The endoplasmic reticulum degradation pathway for mutant secretory proteins α1-antitrypsin Z and S is distinct from that for an unassembled membrane protein

We have theorized that a subset of PiZZ α1-antitrypsin (α1-AT)- deficient individuals is more susceptible to liver injury by virtue of second inherited trait(s) or environmental factor(s), which exaggerate the accumulation of mutant α1-AT Z within the endoplasmic reticulum (ER) of liver cells. Using a complementation approach in which cell lines from PiZZ individuals with liver disease ('susceptible' hosts) and from PiZZ individuals without liver disease ('protected' hosts) are transduced with the mutant α1-AT Z gene, we have recently shown that there is a delay in ER degradation of mutant α1-AT Z protein that is only present in cell lines from susceptible hosts and correlates with the liver disease phenotype. In the present study we examined the specificity of this ER degradation pathway to determine if it is responsible for degrading other misfolded mutants of α1-AT and/or for unassembled membrane proteins.

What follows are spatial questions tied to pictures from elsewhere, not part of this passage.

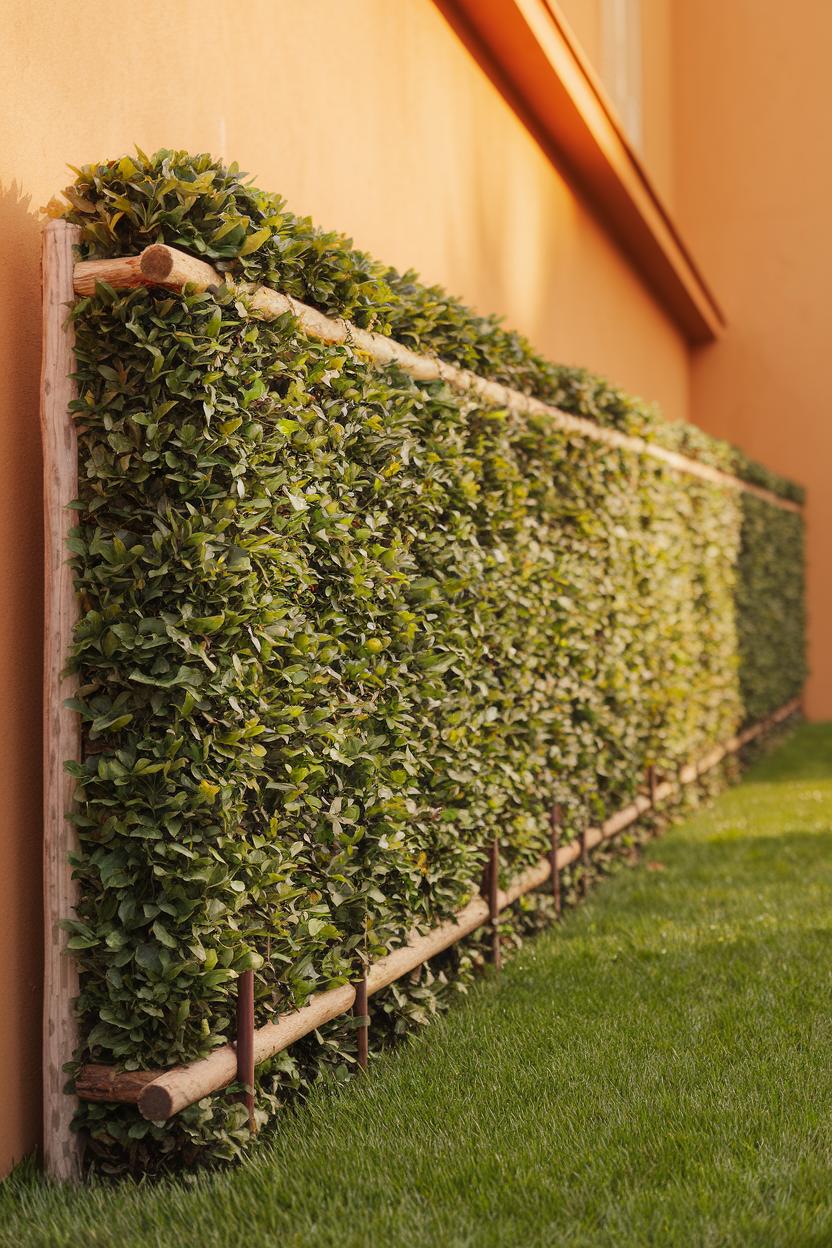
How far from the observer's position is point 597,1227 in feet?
9.94

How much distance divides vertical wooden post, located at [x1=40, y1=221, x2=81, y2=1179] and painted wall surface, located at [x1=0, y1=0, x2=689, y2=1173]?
0.12 metres

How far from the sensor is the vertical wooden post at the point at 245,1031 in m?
3.48

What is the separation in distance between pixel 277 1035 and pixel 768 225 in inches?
594

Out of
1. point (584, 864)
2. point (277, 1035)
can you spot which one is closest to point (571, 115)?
point (584, 864)

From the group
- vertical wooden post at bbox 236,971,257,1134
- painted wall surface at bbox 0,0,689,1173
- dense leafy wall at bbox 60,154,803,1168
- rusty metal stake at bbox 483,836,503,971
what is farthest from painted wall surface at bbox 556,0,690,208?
vertical wooden post at bbox 236,971,257,1134

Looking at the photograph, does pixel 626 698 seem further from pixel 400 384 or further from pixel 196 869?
pixel 196 869

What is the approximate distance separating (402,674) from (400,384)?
1.00 meters

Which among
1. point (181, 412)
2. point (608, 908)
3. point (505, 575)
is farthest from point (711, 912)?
point (181, 412)

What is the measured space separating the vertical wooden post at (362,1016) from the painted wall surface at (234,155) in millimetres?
1047

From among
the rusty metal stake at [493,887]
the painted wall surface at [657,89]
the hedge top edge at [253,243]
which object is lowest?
the rusty metal stake at [493,887]

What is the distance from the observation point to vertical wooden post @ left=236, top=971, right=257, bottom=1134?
137 inches

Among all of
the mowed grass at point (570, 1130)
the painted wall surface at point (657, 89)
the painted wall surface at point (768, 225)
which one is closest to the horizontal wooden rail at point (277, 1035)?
the mowed grass at point (570, 1130)

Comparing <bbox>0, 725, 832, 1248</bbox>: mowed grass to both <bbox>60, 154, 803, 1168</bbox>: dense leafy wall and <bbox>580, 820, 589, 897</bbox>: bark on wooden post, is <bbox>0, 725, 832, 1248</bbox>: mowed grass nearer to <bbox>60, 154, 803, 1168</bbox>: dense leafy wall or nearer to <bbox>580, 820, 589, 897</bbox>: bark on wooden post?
<bbox>60, 154, 803, 1168</bbox>: dense leafy wall

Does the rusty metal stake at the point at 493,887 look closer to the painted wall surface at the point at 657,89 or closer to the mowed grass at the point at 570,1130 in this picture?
the mowed grass at the point at 570,1130
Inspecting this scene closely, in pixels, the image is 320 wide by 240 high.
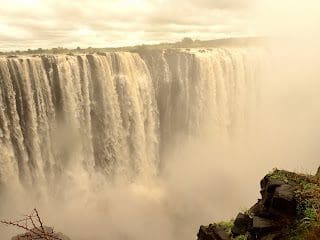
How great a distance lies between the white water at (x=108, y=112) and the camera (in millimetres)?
22359

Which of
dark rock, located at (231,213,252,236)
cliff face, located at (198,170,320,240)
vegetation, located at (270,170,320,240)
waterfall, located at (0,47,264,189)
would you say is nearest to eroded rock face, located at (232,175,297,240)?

The S mutant of α1-AT and H2a subunit of the asialoglycoprotein receptor (ASGPR H2a) were expressed in skin fibroblast cell lines from susceptible and protected hosts. The results showed in both susceptible and protected hosts that α1-AT S was associated with a delay in secretion as compared with wild type α1-AT. The α1-AT S mutant was retained in ER, albeit to a lesser extent than the α1-AT Z mutant. There was, however, a significant increase in retention of α1-AT S in the ER of susceptible as compared with protected host cells. The same host cell lines were transduced to express an unassembled membrane protein, ASGPR H2a. There was no difference in the kinetics of ER degradation of ASGPR H2a in susceptible as compared with protected hosts. Taken together, the results show that α1-AT S is associated with a defect in biogenesis, intracellular retention, which is similar to but milder than α1-AT Z. Like α1-AT Z, α1- AT S is degraded by a pathway in the ER, which is relatively inefficient in PiZZ individuals with the liver disease phenotype. However, this pathway appears to be different from that previously described for a model unassembled membrane protein.